Instructions to follow: Reproduce all of the items below, switching each occurrence of "tram front window" to "tram windshield" and leaving everything else unchanged. Omit the pictures from your version.

Dataset excerpt

──────

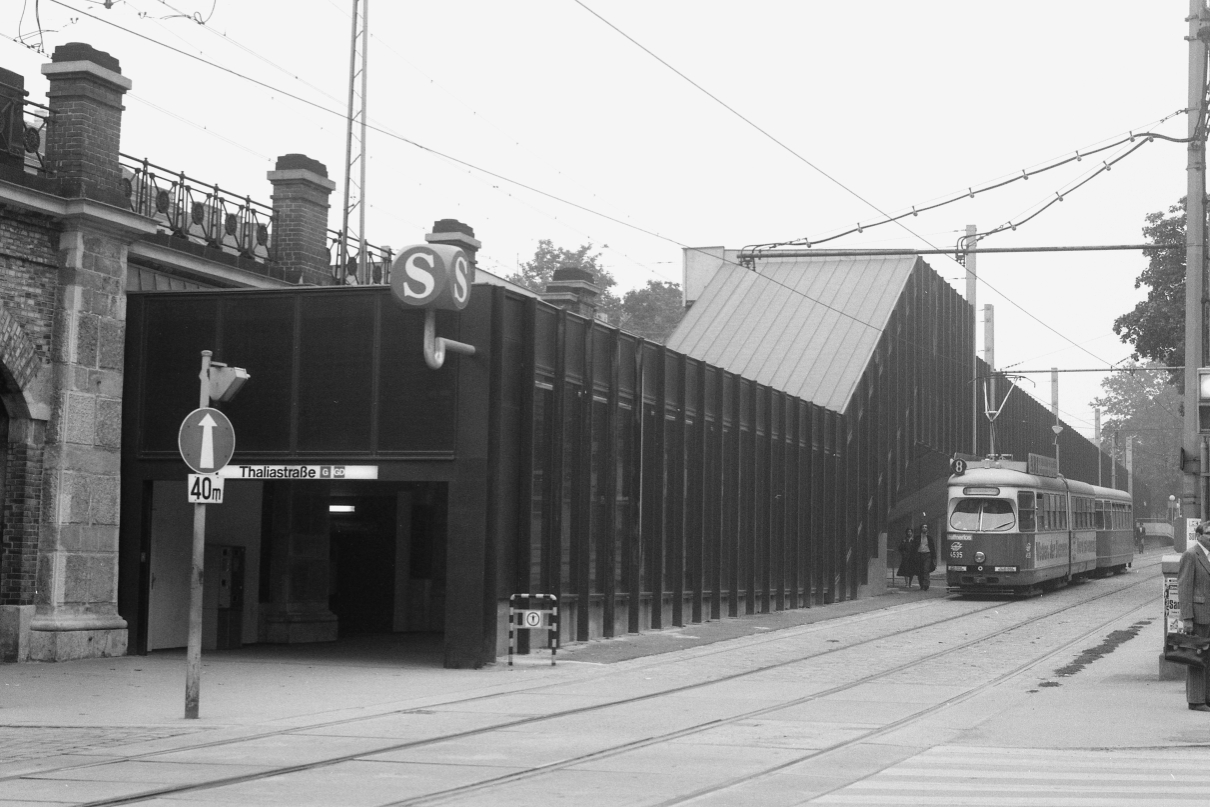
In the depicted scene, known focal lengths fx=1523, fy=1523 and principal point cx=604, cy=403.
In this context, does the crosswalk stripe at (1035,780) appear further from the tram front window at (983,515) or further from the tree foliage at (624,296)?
the tree foliage at (624,296)

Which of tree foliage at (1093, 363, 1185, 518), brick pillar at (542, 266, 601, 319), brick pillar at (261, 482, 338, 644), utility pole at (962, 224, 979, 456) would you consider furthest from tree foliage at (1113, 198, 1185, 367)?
tree foliage at (1093, 363, 1185, 518)

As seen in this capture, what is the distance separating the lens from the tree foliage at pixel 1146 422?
143m

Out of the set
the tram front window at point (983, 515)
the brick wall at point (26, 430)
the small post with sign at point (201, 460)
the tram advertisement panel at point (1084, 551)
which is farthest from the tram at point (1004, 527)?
the small post with sign at point (201, 460)

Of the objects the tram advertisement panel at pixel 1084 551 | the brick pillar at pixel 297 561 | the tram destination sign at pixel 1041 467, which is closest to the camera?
the brick pillar at pixel 297 561

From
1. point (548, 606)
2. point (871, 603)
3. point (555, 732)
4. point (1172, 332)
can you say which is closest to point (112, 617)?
point (548, 606)

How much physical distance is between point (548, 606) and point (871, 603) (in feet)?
62.5

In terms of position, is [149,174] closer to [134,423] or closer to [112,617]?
[134,423]

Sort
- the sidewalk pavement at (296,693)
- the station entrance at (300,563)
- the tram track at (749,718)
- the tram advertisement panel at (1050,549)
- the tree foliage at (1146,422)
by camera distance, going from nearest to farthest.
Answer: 1. the tram track at (749,718)
2. the sidewalk pavement at (296,693)
3. the station entrance at (300,563)
4. the tram advertisement panel at (1050,549)
5. the tree foliage at (1146,422)

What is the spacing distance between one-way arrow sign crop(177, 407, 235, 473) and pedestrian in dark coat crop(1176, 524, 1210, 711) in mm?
9417

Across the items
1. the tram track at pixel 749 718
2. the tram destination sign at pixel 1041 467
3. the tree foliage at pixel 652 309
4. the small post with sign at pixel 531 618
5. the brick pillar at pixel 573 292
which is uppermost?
the tree foliage at pixel 652 309

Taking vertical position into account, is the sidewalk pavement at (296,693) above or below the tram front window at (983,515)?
below

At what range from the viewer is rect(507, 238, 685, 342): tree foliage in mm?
89875

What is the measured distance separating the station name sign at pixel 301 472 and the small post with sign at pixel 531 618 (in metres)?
2.60

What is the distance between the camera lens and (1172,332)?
47250mm
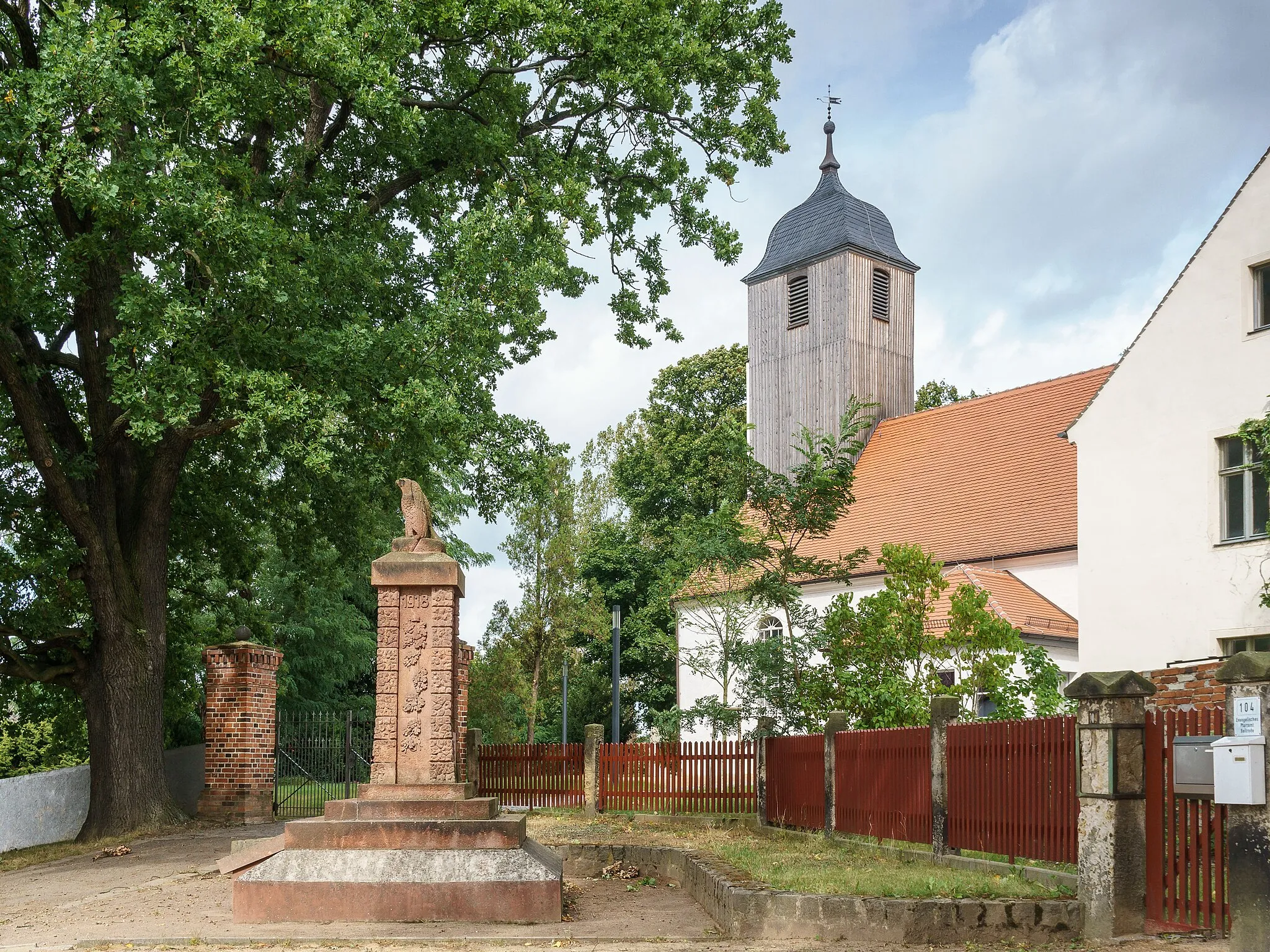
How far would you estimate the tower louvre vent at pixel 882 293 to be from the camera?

──────

Answer to the task:
In the depicted scene, known focal lengths fx=1523, fy=1523 and principal point cx=604, cy=403.
In this context, does the crosswalk stripe at (1035,780) appear further from the tram windshield at (983,515) or further from the tree foliage at (624,296)?
the tree foliage at (624,296)

Which of tree foliage at (1093, 363, 1185, 518), brick pillar at (542, 266, 601, 319), brick pillar at (261, 482, 338, 644), utility pole at (962, 224, 979, 456) would you consider furthest from tree foliage at (1113, 198, 1185, 367)?
tree foliage at (1093, 363, 1185, 518)

As seen in this capture, what is the distance separating the lens from the tree foliage at pixel 1146 422?
143m

Out of the set
the tram windshield at point (983, 515)
the brick wall at point (26, 430)
the small post with sign at point (201, 460)
the tram advertisement panel at point (1084, 551)
which is farthest from the tram at point (1004, 527)?
the small post with sign at point (201, 460)

Of the objects the tram advertisement panel at pixel 1084 551 | the brick pillar at pixel 297 561 | the tram destination sign at pixel 1041 467, which is closest to the camera?
the brick pillar at pixel 297 561

From
1. point (548, 606)
2. point (871, 603)
3. point (555, 732)
4. point (1172, 332)
can you say which is closest to point (112, 617)?
point (548, 606)

How much physical distance is between point (548, 606) and point (871, 603) (in feet)?
62.5

In terms of position, is [149,174] closer to [134,423] or closer to [112,617]?
[134,423]

Sort
- the sidewalk pavement at (296,693)
- the station entrance at (300,563)
- the tram track at (749,718)
- the tram advertisement panel at (1050,549)
- the tree foliage at (1146,422)
by camera distance, going from nearest to farthest.
Answer: 1. the tram track at (749,718)
2. the sidewalk pavement at (296,693)
3. the station entrance at (300,563)
4. the tram advertisement panel at (1050,549)
5. the tree foliage at (1146,422)

What is the spacing distance between one-way arrow sign crop(177, 407, 235, 473) and pedestrian in dark coat crop(1176, 524, 1210, 711) in mm?
9417

Across the items
1. the tram track at pixel 749 718
2. the tram destination sign at pixel 1041 467
3. the tree foliage at pixel 652 309
4. the small post with sign at pixel 531 618
5. the brick pillar at pixel 573 292
which is uppermost?
the tree foliage at pixel 652 309

Taking vertical position into account, is the sidewalk pavement at (296,693) above or below the tram windshield at (983,515)?
below

At what range from the viewer is rect(507, 238, 685, 342): tree foliage in mm?
89875

What is the measured distance separating the station name sign at pixel 301 472 and the small post with sign at pixel 531 618 (in metres)?
2.60

What is the distance between the camera lens and (1172,332)?
47250mm
How far would you estimate the tower louvre vent at pixel 882 293 to be from the camera?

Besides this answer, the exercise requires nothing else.